Dr. Joe Tsien, a neurobiologist at the Medical College of Georgia and co-director of the Brain Discovery Institute, has been able to erase certain memories from mice subjected to traumatic experiences in a laboratory environment, Parmentola said. From a practical standpoint, the Army could use this kind of technology to help Soldiers who’ve been psychologically scarred by staring death straight in the eye.
“You can imagine people who have horrifying memories, it would be great if we could eliminate them so this way they’re not plagued by these memories uncontrollably,” Parmentola said. “We have Soldiers that have this problem, like PTSD and traumatic brain injury, but there are many other examples that occur in the civilian world.”
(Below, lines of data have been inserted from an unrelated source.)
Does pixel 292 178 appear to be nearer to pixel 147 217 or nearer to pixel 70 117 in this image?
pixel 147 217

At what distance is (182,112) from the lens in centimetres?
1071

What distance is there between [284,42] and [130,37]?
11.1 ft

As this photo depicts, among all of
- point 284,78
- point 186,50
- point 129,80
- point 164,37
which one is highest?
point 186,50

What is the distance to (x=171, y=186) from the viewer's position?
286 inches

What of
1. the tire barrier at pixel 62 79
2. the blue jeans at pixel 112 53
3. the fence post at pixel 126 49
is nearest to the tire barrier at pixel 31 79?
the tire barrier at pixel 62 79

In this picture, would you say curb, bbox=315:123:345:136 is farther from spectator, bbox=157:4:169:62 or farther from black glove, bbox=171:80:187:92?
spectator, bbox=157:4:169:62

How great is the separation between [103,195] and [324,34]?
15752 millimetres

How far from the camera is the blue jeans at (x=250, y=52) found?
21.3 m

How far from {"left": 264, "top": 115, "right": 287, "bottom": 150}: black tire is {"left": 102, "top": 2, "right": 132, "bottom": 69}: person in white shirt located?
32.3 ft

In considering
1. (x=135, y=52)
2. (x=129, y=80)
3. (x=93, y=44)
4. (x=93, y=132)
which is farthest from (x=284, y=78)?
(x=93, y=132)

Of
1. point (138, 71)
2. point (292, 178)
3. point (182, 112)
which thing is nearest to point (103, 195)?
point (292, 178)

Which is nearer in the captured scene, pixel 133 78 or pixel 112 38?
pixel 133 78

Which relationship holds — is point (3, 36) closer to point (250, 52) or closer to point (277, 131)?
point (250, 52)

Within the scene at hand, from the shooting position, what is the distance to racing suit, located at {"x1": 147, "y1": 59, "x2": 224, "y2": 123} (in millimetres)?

The Army plans to highlight Tsien’s and other research into the ragged edges of science fiction at the 26th Army Science Conference in Orlando next month, where experts in neurorobotics, high-tech computer displays and quantum physics will explain how Soldiers could benefit from the types of radical science most have only seen on episodes of the “X-Files.”
“Quantum ghost imaging,” for example, is as complicated as it sounds. Basically it’s a phenomenon of physics that allows images to be rendered through the pairing of photons that do not reflect or bounce off an object, but off of other photons that did, thereby creating a sort of “ghost” image of it. This technology would enable the Army to generate images of personnel and equipment through clouds and smoke.
“It’s like having a tracing tool … that goes over the image and that’s connected to another one on a piece of paper that exactly imitates what it is that you are tracing with the other pen,” Parmentola said. “It takes advantage of a remarkable property of quantum mechanics to try and do this.”
And if you do end up at the Army Science Conference next month, don’t be startled by the three-dimensional holographic image of a soldier talking to you (not that the regenerated arm, mind-controlled computer or implanted memories won’t freak you out enough) as you walk down the hall. It might just be the virtual human Army researchers are creating to make simulators and war games more realistic for training, Parmentola said.
They’re working on creating “photorealistic looking and acting human beings” that can think on their own, have emotions and talk in local slang.
“I actually interact with virtual humans in terms of asking them questions and they’re responding,” Parmentola said. (more on holographic soldiers)
To test out the computer generated humans’ “humanity,” Parmentola and his researchers want to unleash some of their cyber Soldiers into so-called “massively multi-player online games” such as “World of Warcraft” or “Eve Online” – games frequented by thousands of super-competitive human players in teams of virtual characters fighting battles that can last for days.
“We want to use the massively multi-player online game as an experimental laboratory to see if they’re good enough to convince humans that they’re actually human,” he said.